A new Secretary-General of the United Nations was sworn in today. The native languages spoken by the holders of this post up to the present day have been:
Norwegian | (Trygve Lie, Norway, 1946-1952) |
Swedish | (Dag Hammarskjöld, Sweden, 1953-1961) |
Burmese | (U Thant, Burma, 1961-1971) |
German | (Kurt Waldheim, Austria, 1972-1981) |
Spanish | (Javier Pérez de Cuéllar, Peru, 1982-1991) |
Egyptian Arabic | (Boutros Boutros-Ghali, Egypt, 1992-1996) |
Akan | (Kofi Annan, Ghana, 1997-2006) |
Korean | (Ban Ki-Moon, Republic of Korea, 2007--) |
Amidst all the talk of English as a global language that is wiping all other languages out, and notwithstanding the obvious fact that every Secretary-General has to give speeches in English, and granting that Kofi Annan's English is of near-native quality, it might be worth noting that we have here a top position in a US-headquartered organization that no native speaker of English has ever held, not even for a day.

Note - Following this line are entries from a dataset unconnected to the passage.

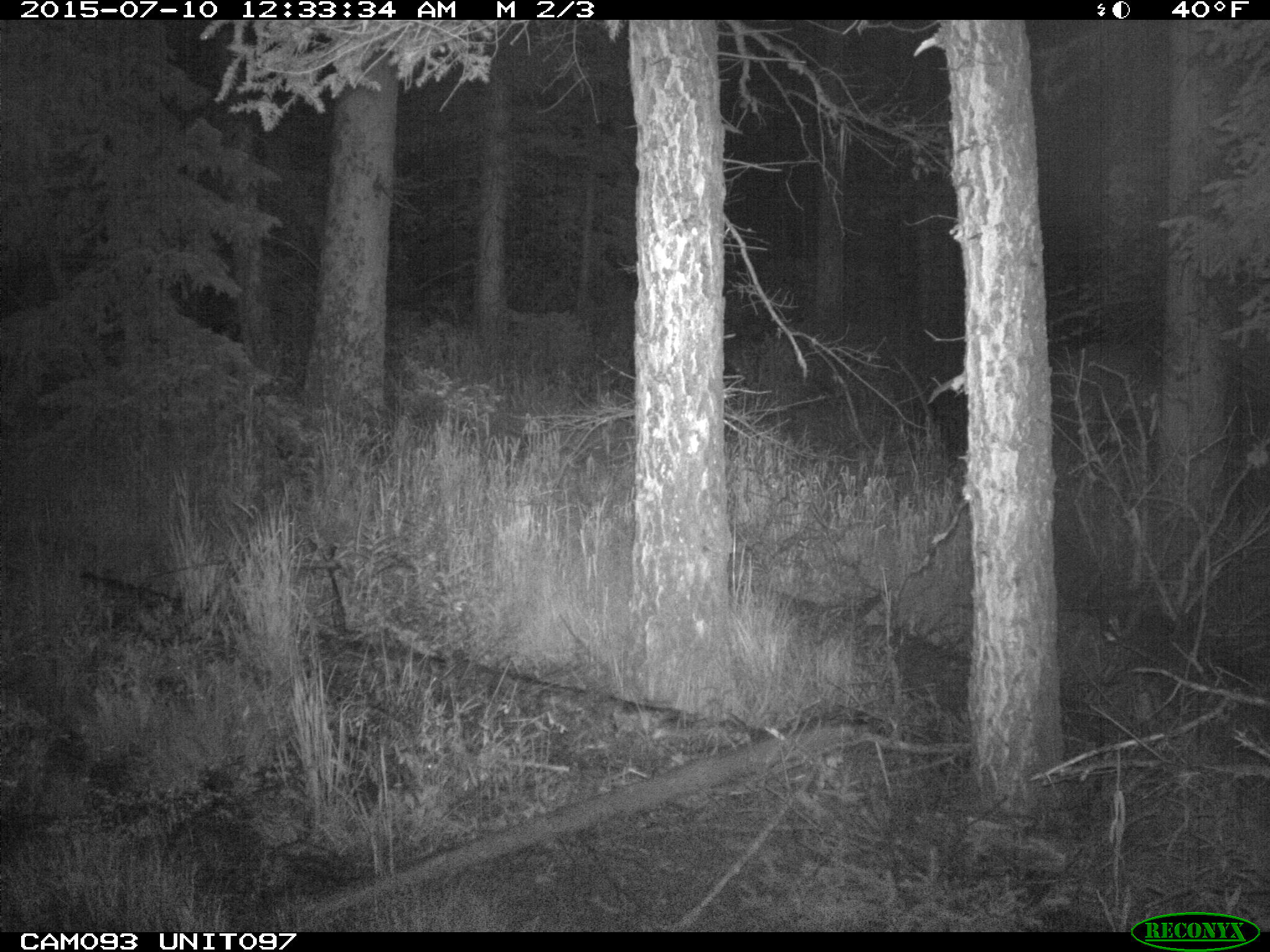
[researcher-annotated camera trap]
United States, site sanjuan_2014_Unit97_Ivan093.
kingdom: Animalia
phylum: Chordata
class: Mammalia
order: Artiodactyla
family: Cervidae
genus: Cervus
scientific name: Cervus elaphus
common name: red deer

Update: Of course, there are some further generalizations that put this fact in context, as several people have written to me to point out. One is that in the Cold War days, it was understood that the Secretary-General had to be from a country not aligned with either the Soviet Union or the USA and Britain, and that didn't really leave an English-speaking (or Russian-speaking) country for a Secretary-General to be from. And the other is that no national language of one of the permanent members of the UN Security Council is on the list above.